I have encountered some problems when I use corigami to train my data.

After the encoder step，here, the transposed matrix is input into attn.
the matrix x is : Tensor, shape [batch_size, seq_lenth, embedding_dim], not Tensor, shape [seq_lenth, batch_size, embedding_dim] !

if perform this step: x = x + self.pe[:x.size(0)] will return the wrong location information result.

I think the code may have made an error in transponse after the encoder.

Best wishes,
Kirtio

tanjimin · 2024-04-30T17:18:54Z

Hi @kir1to455 Thank you for raising this issue!

The move feature_forward function is actually for adjusting the difference between CNN vs Transformer.

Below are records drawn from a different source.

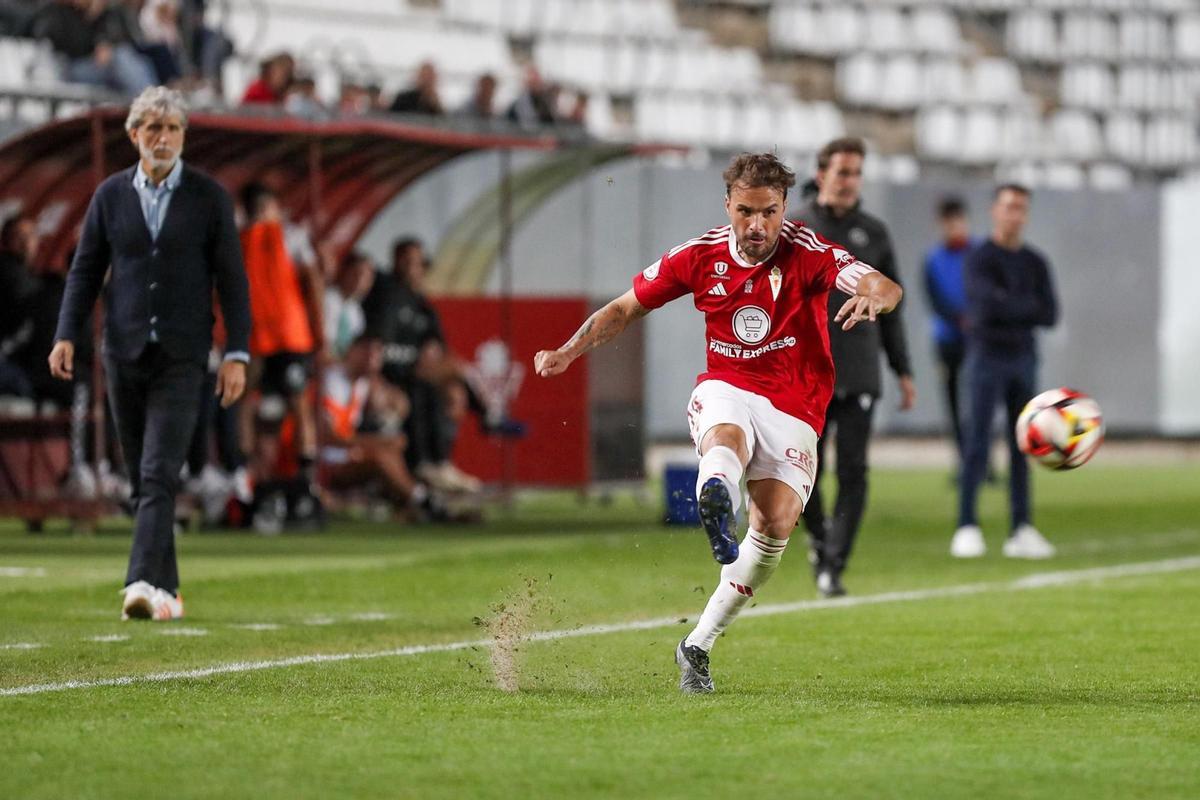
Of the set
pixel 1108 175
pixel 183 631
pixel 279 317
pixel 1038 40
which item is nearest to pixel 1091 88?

CNN will have channels/hiddens as the second feature [batch, hidden, length] and NLP models (including transformer) usually have hidden at the end [batch, length, hidden]. We need to swap the last two axis back and forth.

I think you are correct about the PE which is a separate issue. One simple fix could be change the dimension of the pe loaded and let pytorch handle the broad casting. You can try this:

x = x + self.pe[:x.size(1)].transpose(0, 1)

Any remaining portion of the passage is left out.